3.1. Sources of long-term financing, types of equity and debt financing (BD, ch. 23-24; SB, ch.
12-13)
3.2. Capital structure in a perfect market (Modigliani-Miller propositions) (BD, ch. 14; SB, ch.
14.1-14.2)
3.3. Impact of taxes and costs of financial distress (BD, ch. 15-16.4; SB, ch. 14.2-14.3)
3.4. Impact of agency costs of equity and debt (BD, ch. 16.5-16.7; SB, ch. 14.4)
3.5. Impact of informational asymmetries (BD, ch. 16.8-16.9)

4. Capital budgeting and valuation with leverage (2 lectures)


4.1. Establishing required rates of return. WACC, APV and FTE (ER) methods (BD, ch. 18; SB,
ch. 10)
4.2. Valuing a firm: using comparables, building the financial model, estimating the cost of
capital, using DCF to value the firm (BD, ch. 19; SB, ch. 10)

5. Initial public offerings (1 lecture) (BD, ch. 23)

6. Payout policy (1 lecture) (BD, ch. 17; SB, ch. 15)
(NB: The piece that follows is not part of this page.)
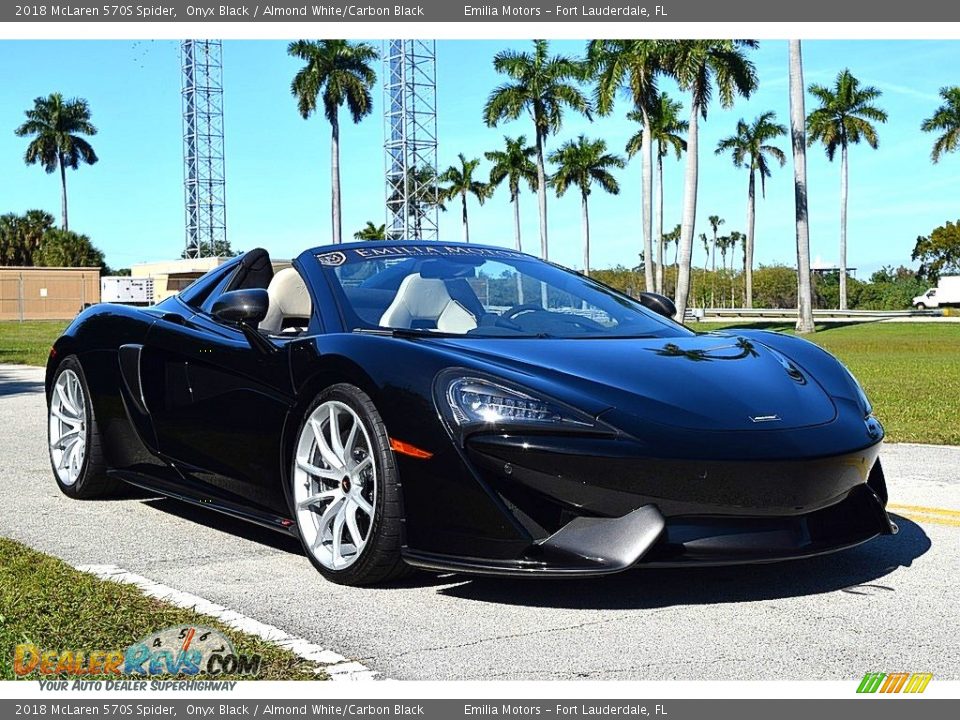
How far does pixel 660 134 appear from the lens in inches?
2409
Course requirements and grading

There will be 3-4 problem sets with equal weights. The weight of all problem sets is 20%. There will
be no midterm. The final exam will be closed-book and will weigh 80%. To receive a satisfactory
grade it is necessary (but may be insufficient) to score at least 15% of the final exam points and to
have an aggregate score of at least 30%.

Course Materials

The main textbook that covers almost all the topics well enough is Jonathan Berk and Peter DeMarzo
(BD), Corporate Finance, Addison Wesley, 2006. The book is just out and should arrive at NES in
mid January.
Additionally you can use the reader that I compiled last year (the library also has about 20-30 copies)
or some of the following textbooks:

- Ross, Stephen A., Westerfield, Randolph W., and Jeffery F. Jaffe, 2002, Corporate Finance
- Shapiro, Alan C., and Sheldon D. Balbirer, Prentice-Hall, 2000, Modern Corporate Finance:
A Multidisciplinary Approach to Value Creation.
- Copeland, Thomas E., and J. Fred Weston, Addison Wesley, 1992, Financial Theory and
Corporate Policy (third edition).
- Megginson, William L., Addison & Wiley, 2001, Corporate Finance Theory.
- Бригхем Ю., Гапенски Л. Финансовый менеджмент: полный курс. В 2-х т. СПб.:
Экономическая школа, 1997.
- Trigeorgis, Lenos, MIT Press, 1999, Real Options: Managerial Flexibility and Strategy in
Resource Allocation.

Extra materials and lecture slides will be available at https://my.nes.ru

In addition there are:


- a useful website of Aswath Damodaran http://pages.stern.nyu.edu/~adamodar/ with plenty of
materials and online copies of his books Investment Valuation
http://pages.stern.nyu.edu/~adamodar/New_Home_Page/valn2ed/book.htm and The Dark
Side of Valuation http://pages.stern.nyu.edu/~adamodar/New_Home_Page/darkside.html
- useful lecture notes on corporate finance provided freely by RAI foundation
http://www.rcw.raifoundation.org/course-mgt-mba-notes-corfin.htm. I don’t know who is the
author but it looks like the course borrows a lot from Damodaran’s Corporate Finance.